四十の一部始終

今年で四十歳になりました。二日に一回更新が目標。

スカイリム日記33『愛の書・完結編』

 

渦中のマスカルスから離れ、ディンヤ・バリュへの報告のためにリフテンへと戻ってきた。最初はこの街に長居することもないだろうと思っていたのだが、なんだかんだ言って治安の悪いこの雑然とした街にも慣れてきてしまったらしい。そろそろここに拠点を置いてもいい頃だろう。そう思って住居の購入許可を得るため、首長から仕事の斡旋を受けた。

 

 

街に広まるスクゥーマ(麻薬のようなもの)の売人を突き止めろということで、リフテン港の倉庫に侵入し、襲いかかってきた連中を叩きのめした結果得られた情報から、クラッグスレインと呼ばれるリフテンから北にある洞窟にスクゥーマの運び屋が滞在していることを突き止めたのだ。

 

 

洞窟内では闘犬が行われており、賭博に興じるならず者たちの巣窟であった。ギャンブラーたちの抵抗は大したことはなかったのだが、闘犬の胴元と思われる屠殺人の力は恐るべきものであり、振り下ろされる槌の一撃は俺の鎧でも受け止めきれるものではなかった。幸い猛者といえるほどの男はその一人だけだったので、リディアとの二人がかりでなんとか息の根を止める。一体この中の誰がスクゥーマの運び屋だったのかは分からないが、全員死んでしまった後ではもうどうでもいいことだろう……。

:: 課題のねらい ::
スカイリム日記の「街に広まるスクゥーマ(麻薬の」から「どうでもいいことだろう……。」までをすべて書き写し、その際「闘犬」を「闘鶏」に差し替えなさい。

:: 記録データ ::
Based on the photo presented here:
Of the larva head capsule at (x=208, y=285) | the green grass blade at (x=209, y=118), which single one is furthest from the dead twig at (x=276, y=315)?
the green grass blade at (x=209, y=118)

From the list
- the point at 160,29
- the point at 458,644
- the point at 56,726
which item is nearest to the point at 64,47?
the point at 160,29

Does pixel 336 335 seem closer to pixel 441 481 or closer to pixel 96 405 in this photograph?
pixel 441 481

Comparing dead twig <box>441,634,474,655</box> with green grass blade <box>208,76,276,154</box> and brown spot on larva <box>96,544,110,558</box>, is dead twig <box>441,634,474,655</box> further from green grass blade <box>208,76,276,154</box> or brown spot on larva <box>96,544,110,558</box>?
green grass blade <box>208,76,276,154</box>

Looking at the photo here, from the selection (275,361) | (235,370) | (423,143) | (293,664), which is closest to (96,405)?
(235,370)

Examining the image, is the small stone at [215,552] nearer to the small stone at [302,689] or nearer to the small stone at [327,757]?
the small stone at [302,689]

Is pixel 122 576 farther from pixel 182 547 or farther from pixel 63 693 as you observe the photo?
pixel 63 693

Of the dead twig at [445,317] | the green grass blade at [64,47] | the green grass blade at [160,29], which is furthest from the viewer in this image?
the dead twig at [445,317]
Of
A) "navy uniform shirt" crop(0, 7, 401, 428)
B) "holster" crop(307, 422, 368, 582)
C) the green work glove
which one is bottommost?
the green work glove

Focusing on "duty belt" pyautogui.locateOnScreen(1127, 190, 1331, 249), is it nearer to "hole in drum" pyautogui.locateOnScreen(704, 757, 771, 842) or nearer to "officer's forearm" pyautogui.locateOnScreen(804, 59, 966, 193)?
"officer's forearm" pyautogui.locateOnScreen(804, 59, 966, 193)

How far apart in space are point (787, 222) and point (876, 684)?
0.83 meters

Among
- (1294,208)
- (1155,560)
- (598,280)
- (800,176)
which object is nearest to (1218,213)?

:: 解答例 ::
街に広まるスクゥーマ(麻薬のようなもの)の売人を突き止めろということで、リフテン港の倉庫に侵入し、襲いかかってきた連中を叩きのめした結果得られた情報から、クラッグスレインと呼ばれるリフテンから北にある洞窟にスクゥーマの運び屋が滞在していることを突き止めたのだ。

 

 

洞窟内では闘鶏が行われており、賭博に興じるならず者たちの巣窟であった。ギャンブラーたちの抵抗は大したことはなかったのだが、闘鶏の胴元と思われる屠殺人の力は恐るべきものであり、振り下ろされる槌の一撃は俺の鎧でも受け止めきれるものではなかった。幸い猛者といえるほどの男はその一人だけだったので、リディアとの二人がかりでなんとか息の根を止める。一体この中の誰がスクゥーマの運び屋だったのかは分からないが、全員死んでしまった後ではもうどうでもいいことだろう……。